(AIM): Write out the material again word for word, dropping any images it holds.

(RECORDS FOR PROCESSING):
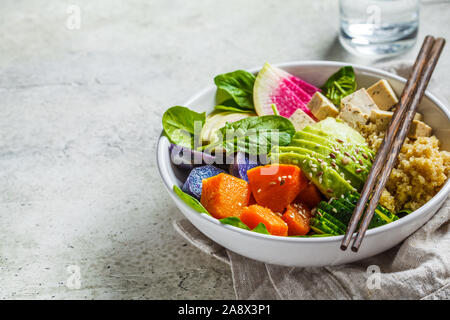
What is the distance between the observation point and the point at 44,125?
8.58 feet

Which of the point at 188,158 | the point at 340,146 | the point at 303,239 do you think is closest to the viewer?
the point at 303,239

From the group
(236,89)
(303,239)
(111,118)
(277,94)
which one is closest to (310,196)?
(303,239)

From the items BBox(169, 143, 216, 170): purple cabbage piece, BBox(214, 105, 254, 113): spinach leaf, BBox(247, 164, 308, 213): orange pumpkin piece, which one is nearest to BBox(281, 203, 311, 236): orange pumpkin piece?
BBox(247, 164, 308, 213): orange pumpkin piece

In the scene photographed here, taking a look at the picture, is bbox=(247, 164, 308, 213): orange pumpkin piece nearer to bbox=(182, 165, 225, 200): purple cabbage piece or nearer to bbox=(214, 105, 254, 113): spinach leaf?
bbox=(182, 165, 225, 200): purple cabbage piece

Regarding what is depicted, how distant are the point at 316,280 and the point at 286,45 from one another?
1.83 meters

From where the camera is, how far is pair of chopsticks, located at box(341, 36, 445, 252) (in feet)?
4.80

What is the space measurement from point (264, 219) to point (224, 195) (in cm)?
17

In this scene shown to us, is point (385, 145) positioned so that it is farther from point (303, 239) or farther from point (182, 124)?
point (182, 124)

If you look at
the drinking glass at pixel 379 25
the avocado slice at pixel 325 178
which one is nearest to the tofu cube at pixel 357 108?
the avocado slice at pixel 325 178

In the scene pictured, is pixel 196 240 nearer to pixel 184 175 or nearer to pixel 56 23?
pixel 184 175

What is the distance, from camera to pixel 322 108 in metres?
2.00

(CORRECT RESULT):
What is the distance between the observation point and the point at 44,125?
8.58 feet

Which of the point at 188,158 | the point at 340,146 | the point at 303,239 do you think is closest to the viewer?
the point at 303,239

From the group
(236,89)
(303,239)
(111,118)
(277,94)
which one is closest to (310,196)?
(303,239)

From the items BBox(169, 143, 216, 170): purple cabbage piece, BBox(214, 105, 254, 113): spinach leaf, BBox(247, 164, 308, 213): orange pumpkin piece, which one is nearest to BBox(281, 203, 311, 236): orange pumpkin piece?
BBox(247, 164, 308, 213): orange pumpkin piece

In the scene photographed here, taking a look at the picture, is bbox=(247, 164, 308, 213): orange pumpkin piece nearer to bbox=(182, 165, 225, 200): purple cabbage piece or nearer to bbox=(214, 105, 254, 113): spinach leaf?
bbox=(182, 165, 225, 200): purple cabbage piece

Regarding what is depicted, how distant are the point at 316,280 and the point at 286,45 from one another?
1.83 meters

From where the camera is, how far is pair of chopsticks, located at box(341, 36, 445, 252) (in feet)?
4.80

What is the space measurement from point (264, 219) to point (224, 195) (in cm)?
17

In this scene shown to us, is point (385, 145) positioned so that it is farther from point (303, 239) or farther from point (182, 124)?
point (182, 124)

If you look at
the drinking glass at pixel 379 25
the avocado slice at pixel 325 178
which one is nearest to the tofu cube at pixel 357 108?
the avocado slice at pixel 325 178

In the scene pictured, is pixel 196 240 nearer to pixel 184 175 or nearer to pixel 56 23?
pixel 184 175

What is the distance, from camera to pixel 322 108 in metres?
2.00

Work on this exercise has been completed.